__Activity list__
(1) What is the Spanish translation of this sentence from the ozone research text: "The years undergoing these changes primarily happened in 2011 and 2012."?
(2) Copy everything in the ozone research text from "The Journal of" down to "advanced CACDS support.".

__Text excerpt__
▬▬▬▬▬▬▬▬▬▬

The Journal of Geophysical Research has published an article that features Center for Advanced Computing and Data Systems support and resources. The article details Remote sensing evidence of decadal changes in major tropospheric ozone precursors over East Asia. The research outlined in the article was, in part, obtained by using the Opuntia Cluster and advanced CACDS support.
The paper’s abstract explains the research that was completed:
Recent regulatory policies in East Asia reduce ozone precursors, but these changes are spatially and temporally nonuniform. This study investigates variations in the long-term trends of tropospheric NO2, HCHO, and HCHO/NO2 ratios to diagnose ozone sensitivity to changes in NOx and volatile organic compound using the Ozone Monitoring Instrument (OMI). Using an adaptive-degree polynomial filter, we identify extremums of time series of NO2 to determine when and how NO2 change. Due to the regulations in China, trends which were predominantly upward turned downward. The years undergoing these changes primarily happened in 2011 and 2012. OMI column densities, however, suggest that NOxsources in South Korea, the Pearl River Delta (PRD), Taiwan, and Japan have not consistently decreased. Specifically, as Chinese exports of NO2 started subsiding, increasing trends in NO2 columns over several Korean cities, including Seoul, become evident. To quantify the changes in NOx emissions from summertime 2010 to 2014, we conduct a 3D-Var inverse modeling using a regional model with MIX-Asia inventory and estimate NOx emissions (in 2010 and 2014) for the PRD (1.6 and 1.5 Gg/d), the Yangtze River Delta (3.9 and 3.0 Gg/d), north China (15.6 and 14.3 Gg/d), South Korea (1.6 and 1.5 Gg/d), and Japan (2.7 and 2.6 Gg/d). OMI HCHO shows upward trends in East Asia resulting from anthropogenic effects; however, the magnitudes are negative in the PRD, Japan, North Korea, and Taiwan. OMI HCHO/NO2 ratios reveal that while South Korea, Japan, and the south of China have undergone toward more NOx-sensitive regime, areas around the Bohai Sea have become more NOx saturated.

▬▬▬▬▬▬▬▬▬▬

__Supplied material__
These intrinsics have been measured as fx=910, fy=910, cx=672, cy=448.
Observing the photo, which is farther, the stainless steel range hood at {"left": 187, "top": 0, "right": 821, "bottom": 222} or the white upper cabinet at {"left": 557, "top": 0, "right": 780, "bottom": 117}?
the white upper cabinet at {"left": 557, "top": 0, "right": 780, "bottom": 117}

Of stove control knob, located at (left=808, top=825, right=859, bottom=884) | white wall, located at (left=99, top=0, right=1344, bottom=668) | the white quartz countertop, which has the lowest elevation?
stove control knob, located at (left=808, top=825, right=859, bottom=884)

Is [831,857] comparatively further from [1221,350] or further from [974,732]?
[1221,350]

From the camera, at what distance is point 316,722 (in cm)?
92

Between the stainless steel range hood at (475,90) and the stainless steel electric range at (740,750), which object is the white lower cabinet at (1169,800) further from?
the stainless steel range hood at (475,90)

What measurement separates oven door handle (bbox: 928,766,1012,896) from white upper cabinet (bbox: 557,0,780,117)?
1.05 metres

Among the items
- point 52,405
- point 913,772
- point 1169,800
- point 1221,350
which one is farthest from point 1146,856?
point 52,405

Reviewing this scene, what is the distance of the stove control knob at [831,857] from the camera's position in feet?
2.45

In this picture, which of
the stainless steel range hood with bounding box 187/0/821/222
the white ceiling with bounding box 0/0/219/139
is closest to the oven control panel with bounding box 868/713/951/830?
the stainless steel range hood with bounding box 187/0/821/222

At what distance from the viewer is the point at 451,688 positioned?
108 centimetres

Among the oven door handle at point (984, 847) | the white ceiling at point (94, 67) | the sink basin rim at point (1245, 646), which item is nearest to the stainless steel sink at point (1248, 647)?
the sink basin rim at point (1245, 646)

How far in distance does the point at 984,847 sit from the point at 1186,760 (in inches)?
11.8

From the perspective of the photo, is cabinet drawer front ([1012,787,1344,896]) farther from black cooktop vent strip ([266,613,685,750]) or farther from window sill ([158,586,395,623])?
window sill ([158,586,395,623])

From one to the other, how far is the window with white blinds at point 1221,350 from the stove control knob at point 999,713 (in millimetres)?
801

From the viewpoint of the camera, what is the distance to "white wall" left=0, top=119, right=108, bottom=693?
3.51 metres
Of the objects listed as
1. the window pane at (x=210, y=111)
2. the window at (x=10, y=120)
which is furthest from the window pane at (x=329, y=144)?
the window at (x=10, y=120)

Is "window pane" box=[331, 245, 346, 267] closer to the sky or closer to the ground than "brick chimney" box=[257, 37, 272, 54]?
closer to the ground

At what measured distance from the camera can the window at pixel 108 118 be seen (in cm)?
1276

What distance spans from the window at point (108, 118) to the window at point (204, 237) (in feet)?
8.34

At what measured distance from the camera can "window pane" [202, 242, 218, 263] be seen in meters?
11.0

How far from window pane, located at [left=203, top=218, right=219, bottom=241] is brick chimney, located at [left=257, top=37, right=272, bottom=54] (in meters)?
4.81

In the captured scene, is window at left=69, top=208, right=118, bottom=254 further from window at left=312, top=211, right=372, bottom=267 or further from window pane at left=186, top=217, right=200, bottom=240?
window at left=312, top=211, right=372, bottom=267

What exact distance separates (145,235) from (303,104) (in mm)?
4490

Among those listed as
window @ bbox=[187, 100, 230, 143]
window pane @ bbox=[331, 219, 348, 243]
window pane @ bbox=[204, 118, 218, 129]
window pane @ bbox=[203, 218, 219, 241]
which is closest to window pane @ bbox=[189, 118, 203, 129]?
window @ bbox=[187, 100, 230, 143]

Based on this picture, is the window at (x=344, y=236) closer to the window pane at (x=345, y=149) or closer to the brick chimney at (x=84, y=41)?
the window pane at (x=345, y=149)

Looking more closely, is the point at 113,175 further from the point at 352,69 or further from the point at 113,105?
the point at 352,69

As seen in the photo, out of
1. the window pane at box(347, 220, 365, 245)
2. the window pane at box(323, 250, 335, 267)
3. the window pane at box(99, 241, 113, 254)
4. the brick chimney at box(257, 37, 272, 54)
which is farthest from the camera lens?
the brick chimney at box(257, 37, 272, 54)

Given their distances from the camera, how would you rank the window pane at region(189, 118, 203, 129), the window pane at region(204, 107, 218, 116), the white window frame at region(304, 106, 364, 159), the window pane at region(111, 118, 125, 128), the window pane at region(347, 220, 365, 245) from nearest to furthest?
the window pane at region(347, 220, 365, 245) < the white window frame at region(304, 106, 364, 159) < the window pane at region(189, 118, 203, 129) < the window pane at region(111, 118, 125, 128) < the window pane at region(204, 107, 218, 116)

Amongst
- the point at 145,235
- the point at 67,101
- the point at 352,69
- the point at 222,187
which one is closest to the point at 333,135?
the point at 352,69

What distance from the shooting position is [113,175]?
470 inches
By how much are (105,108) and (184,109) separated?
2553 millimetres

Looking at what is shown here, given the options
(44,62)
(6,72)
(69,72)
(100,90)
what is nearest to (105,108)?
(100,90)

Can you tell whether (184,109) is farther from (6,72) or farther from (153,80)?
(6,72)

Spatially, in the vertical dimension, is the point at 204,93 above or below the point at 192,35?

▬▬▬▬▬▬▬▬▬▬

__Solutions below__
(1) Los años en que ocurrieron estos cambios fueron principalmente 2011 y 2012.

(2)
The Journal of Geophysical Research has published an article that features Center for Advanced Computing and Data Systems support and resources. The article details Remote sensing evidence of decadal changes in major tropospheric ozone precursors over East Asia. The research outlined in the article was, in part, obtained by using the Opuntia Cluster and advanced CACDS support.